Reproduce the data below word for word, starting at the line that contains "Among all options in" and ending at the line that contains "- the dog's tail", with both of those lines included.

→ **Records provided**:
☆ ☆ ☆ ☆ ☆ ☆ ☆
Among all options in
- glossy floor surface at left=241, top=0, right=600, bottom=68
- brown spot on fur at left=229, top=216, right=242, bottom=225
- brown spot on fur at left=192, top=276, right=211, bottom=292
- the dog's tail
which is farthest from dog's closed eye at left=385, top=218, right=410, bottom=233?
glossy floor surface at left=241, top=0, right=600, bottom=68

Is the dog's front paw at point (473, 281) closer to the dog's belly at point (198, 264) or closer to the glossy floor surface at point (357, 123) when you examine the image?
☆ ☆ ☆ ☆ ☆ ☆ ☆
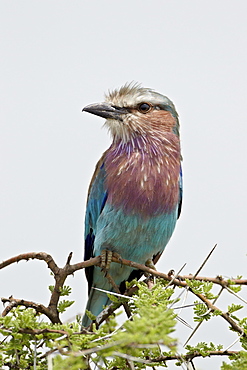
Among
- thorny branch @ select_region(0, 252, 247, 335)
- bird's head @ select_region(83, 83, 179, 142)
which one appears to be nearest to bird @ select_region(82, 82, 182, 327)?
☆ ☆ ☆ ☆ ☆ ☆ ☆
→ **Exercise response**:
Among all options in
- glossy floor surface at left=241, top=0, right=600, bottom=68
- brown spot on fur at left=229, top=216, right=242, bottom=225
- brown spot on fur at left=192, top=276, right=211, bottom=292
- the dog's tail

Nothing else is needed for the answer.